Le film évoque l’assassinat de Nabila Djahnine
Tizi Ouzou, 15 février 1995, Nabila Djahnine est assassinée à bout portant par un groupe terroriste armé, affilié au GIA. Trois islamistes armés, après avoir remarqué les habitudes de la militante, vidèrent leurs chargeurs sur cette dernière, sans vider leur cœur de la haine obscurantiste qui les habite. Pourtant Nabila, âgée de 29 ans, se savait menacée mais cela ne l’avait pas empêchée de continuer à militer au sein de l’association féminine Tighri n Tmettut (Le cri de la femme), dont elle était la présidente. Architecte de formation, Nabila avait fourbi ses premières armes politiques notamment au PST où elle découvrit les idées de la gauche prolétaire. Engagée dans le militantisme politique et syndical, elle sera par la suite l’une des femmes les plus en vue dans le combat pour la cause féminine. Et c’est naturellement qu’elle sera désignée à la tête de l’association Tighri n Tmettut, par ailleurs très active dans la wilaya de Tizi Ouzou durant le début des années 1990. Auparavant, elle était membre fondatrice de l’Association pour l’émancipation de la femme (AEF).

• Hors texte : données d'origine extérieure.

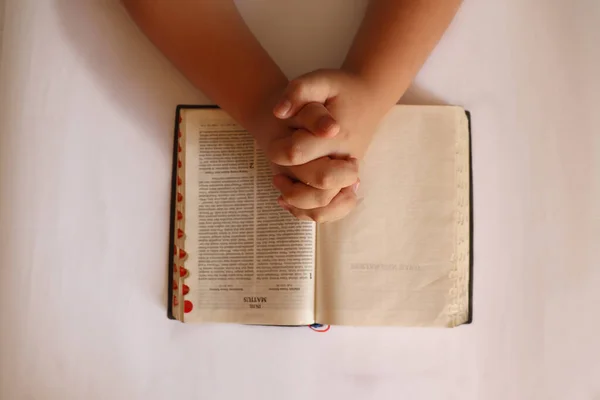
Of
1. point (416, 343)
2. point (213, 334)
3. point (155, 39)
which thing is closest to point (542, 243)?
point (416, 343)

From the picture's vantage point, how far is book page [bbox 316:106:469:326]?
73 centimetres

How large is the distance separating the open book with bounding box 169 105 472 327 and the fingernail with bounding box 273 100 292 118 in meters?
0.15

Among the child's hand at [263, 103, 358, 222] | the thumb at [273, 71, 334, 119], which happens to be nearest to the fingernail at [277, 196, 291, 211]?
the child's hand at [263, 103, 358, 222]

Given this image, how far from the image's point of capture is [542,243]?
74cm

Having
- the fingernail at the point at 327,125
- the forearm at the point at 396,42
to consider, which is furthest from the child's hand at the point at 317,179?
the forearm at the point at 396,42

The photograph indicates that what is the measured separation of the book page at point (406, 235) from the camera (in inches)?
28.5

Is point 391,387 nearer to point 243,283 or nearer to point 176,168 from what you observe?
point 243,283

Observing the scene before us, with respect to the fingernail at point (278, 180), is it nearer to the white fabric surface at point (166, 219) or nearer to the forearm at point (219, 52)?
the forearm at point (219, 52)

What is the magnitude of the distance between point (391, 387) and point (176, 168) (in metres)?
0.45

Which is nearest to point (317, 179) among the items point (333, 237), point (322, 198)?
point (322, 198)

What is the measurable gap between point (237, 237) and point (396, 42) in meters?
0.35

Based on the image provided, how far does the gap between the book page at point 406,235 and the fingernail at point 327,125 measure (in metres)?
0.17

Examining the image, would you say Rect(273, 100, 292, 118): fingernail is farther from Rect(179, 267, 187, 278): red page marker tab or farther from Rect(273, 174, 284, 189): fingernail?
Rect(179, 267, 187, 278): red page marker tab

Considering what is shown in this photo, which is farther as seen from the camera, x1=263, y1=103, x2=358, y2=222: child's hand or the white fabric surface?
the white fabric surface
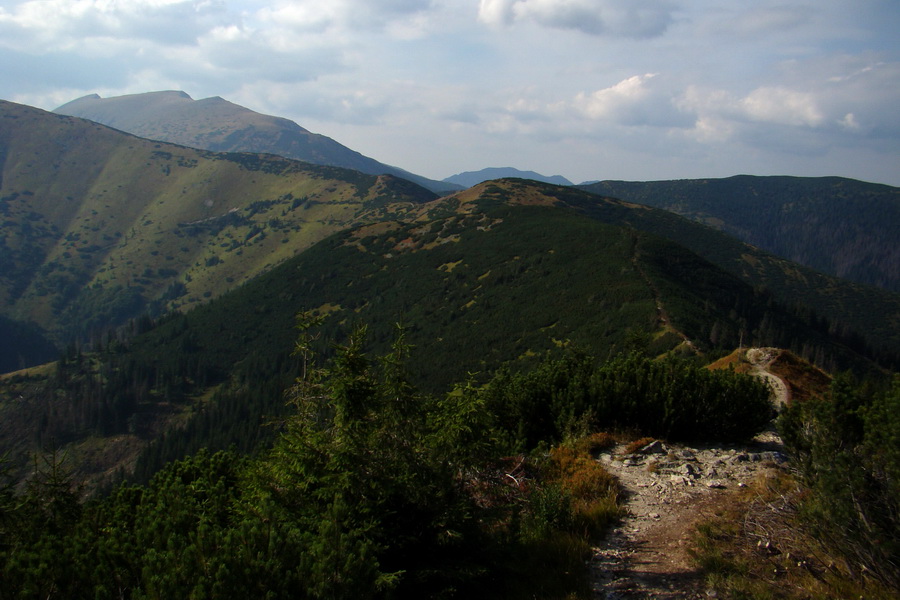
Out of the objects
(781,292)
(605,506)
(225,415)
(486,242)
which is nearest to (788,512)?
(605,506)

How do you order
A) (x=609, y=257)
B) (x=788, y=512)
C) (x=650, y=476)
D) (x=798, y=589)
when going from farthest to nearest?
(x=609, y=257), (x=650, y=476), (x=788, y=512), (x=798, y=589)

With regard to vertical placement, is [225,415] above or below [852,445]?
below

C’est pour évoquer sa mémoire que sa sœur, Habiba Djahnine, qui est de passage à Montréal, a présenté son film Lettre à ma sœur, vendredi soir à la cinémathèque de Québec. Le film que la réalisatrice a mis cinq ans à produire évoque Nabila et son combat pour la cause des femmes dans un pays écrasé par le conservatisme politique et où la femme est considérée comme une mineure à vie, donc une sous-citoyenne. Dans une sorte de compte à rebours, la réalisatrice a refait le trajet Tizi Ouzou-Béjaïa, en apostrophant le corps inerte de Nabila dans le cercueil. Parcourant villes et villages, Habiba Djahnine donne la parole à tous ceux qui ont fréquenté sa fougueuse sœur.
Ces témoignages recueillis à travers la Kabylie reconstituent comme un puzzle le parcours d’une militante engagée parmi son peuple. Avec un regard dépouillé, le film de Djahnine, qui a quitté le pays 15 jours après l’assassinat de sa sœur, veut comme déconstruire des évidences. “À travers ce drame qui m’a touchée dans ma chair, je voulais relater la guerre civile, la guerre contre les civils, durant la décennie noire. Ce n’est pas du tout une enquête sur l’assassinat de Nabila. Je voulais simplement comprendre comment la machine de la mort s’était installée dans mon pays”, a déclaré Habiba Djahnine, avant d’arriver à la conclusion que le dialogue était finalement impossible dans un pays où la démocratie était pourtant en devenir. La réalisatrice voulait témoigner aussi sur une période où, malgré l’omniprésence de la mort, toutes les couches sociales s’étaient mobilisées contre le terrorisme. C’est cette résistance à la rupture du lien social qui a permis à l’Algérie de rester debout, au prix que l’on sait. Reste maintenant le travail de mémoire. La mémoire des martyrs de la démocratie à honorer. Ce à quoi invite le film Lettre à ma sœur qui commence par un chant épique qui raconte la mémoire de Nabila : “Ay ixf-iw rfed asefru” (Mon cœur improvise un poème).